→ **Work to be completed**:
Substitute "meadow" for every "grassy area" in the listing below, and reproduce the listing with everything else left unchanged.

→ **Rows from a dataset**:
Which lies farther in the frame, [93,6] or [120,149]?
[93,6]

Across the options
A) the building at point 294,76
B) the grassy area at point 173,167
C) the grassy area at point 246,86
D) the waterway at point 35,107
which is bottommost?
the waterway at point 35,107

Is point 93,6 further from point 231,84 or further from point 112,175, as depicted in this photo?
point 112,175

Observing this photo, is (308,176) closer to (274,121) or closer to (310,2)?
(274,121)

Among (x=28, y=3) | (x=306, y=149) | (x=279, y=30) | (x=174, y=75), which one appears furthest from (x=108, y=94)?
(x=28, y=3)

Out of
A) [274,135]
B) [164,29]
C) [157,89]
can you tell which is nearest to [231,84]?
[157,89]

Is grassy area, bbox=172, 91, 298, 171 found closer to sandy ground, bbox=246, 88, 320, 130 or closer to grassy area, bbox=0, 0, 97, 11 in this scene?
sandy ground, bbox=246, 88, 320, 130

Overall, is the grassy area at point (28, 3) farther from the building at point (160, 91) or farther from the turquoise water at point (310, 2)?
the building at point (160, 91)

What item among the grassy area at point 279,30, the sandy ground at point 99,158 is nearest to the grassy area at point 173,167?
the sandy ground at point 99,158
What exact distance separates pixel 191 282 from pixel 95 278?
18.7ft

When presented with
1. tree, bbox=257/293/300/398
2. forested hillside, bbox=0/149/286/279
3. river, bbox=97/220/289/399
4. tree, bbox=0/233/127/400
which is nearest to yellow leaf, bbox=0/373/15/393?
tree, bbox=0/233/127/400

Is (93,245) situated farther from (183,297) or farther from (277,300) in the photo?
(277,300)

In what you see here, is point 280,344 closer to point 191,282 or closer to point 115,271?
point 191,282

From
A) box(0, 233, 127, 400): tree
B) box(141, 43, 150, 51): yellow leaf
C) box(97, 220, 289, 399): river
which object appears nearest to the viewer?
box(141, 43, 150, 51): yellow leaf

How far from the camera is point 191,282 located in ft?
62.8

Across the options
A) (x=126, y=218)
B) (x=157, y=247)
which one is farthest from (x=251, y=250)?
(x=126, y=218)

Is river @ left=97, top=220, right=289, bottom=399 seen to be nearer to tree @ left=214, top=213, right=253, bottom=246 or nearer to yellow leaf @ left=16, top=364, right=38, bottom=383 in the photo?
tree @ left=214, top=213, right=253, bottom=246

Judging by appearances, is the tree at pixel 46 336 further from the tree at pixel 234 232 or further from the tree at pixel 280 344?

→ **Full response**:
Which lies farther in the frame, [93,6] or [120,149]?
[93,6]

Across the options
A) the building at point 294,76
B) the meadow at point 173,167
C) the meadow at point 246,86
D) the waterway at point 35,107
which is bottommost?
the waterway at point 35,107

Is point 93,6 further from point 231,84 or further from point 112,175, as depicted in this photo?
point 112,175

Observing this photo, is (308,176) closer to (274,121) or closer to (310,2)?
(274,121)

Among (x=28, y=3) | (x=306, y=149) | (x=279, y=30) | (x=174, y=75), which one appears furthest from (x=108, y=94)?
(x=28, y=3)

Out of
A) [274,135]
B) [164,29]
C) [157,89]
can you tell which is nearest to [231,84]?
[157,89]

Is meadow, bbox=172, 91, 298, 171 found closer to sandy ground, bbox=246, 88, 320, 130 or closer to meadow, bbox=0, 0, 97, 11 in this scene?
sandy ground, bbox=246, 88, 320, 130

Overall, is the meadow at point (28, 3) farther from the building at point (160, 91) or farther from the turquoise water at point (310, 2)?
the building at point (160, 91)

What item among the meadow at point 279,30, the sandy ground at point 99,158 is nearest to the meadow at point 173,167?
the sandy ground at point 99,158
What exact distance separates pixel 191 282 from pixel 95 278?
18.7ft

When presented with
1. tree, bbox=257/293/300/398
2. forested hillside, bbox=0/149/286/279
3. river, bbox=97/220/289/399
4. tree, bbox=0/233/127/400
which is nearest to yellow leaf, bbox=0/373/15/393?
tree, bbox=0/233/127/400

Is (93,245) situated farther from (183,297) or farther from (277,300) in the photo?
(277,300)

In what you see here, is point 280,344 closer to point 191,282 or closer to point 115,271?
point 191,282

From
A) box(0, 233, 127, 400): tree
B) box(141, 43, 150, 51): yellow leaf
C) box(97, 220, 289, 399): river
which object appears nearest to the viewer?
box(141, 43, 150, 51): yellow leaf

How far from the camera is point 191,282 located in ft?
62.8

Across the options
A) (x=126, y=218)
B) (x=157, y=247)
which one is farthest from (x=251, y=250)?
(x=126, y=218)

Is river @ left=97, top=220, right=289, bottom=399 seen to be nearer to tree @ left=214, top=213, right=253, bottom=246 or nearer to yellow leaf @ left=16, top=364, right=38, bottom=383 in the photo?
tree @ left=214, top=213, right=253, bottom=246

Judging by appearances, is the tree at pixel 46 336 further from the tree at pixel 234 232 or further from the tree at pixel 280 344?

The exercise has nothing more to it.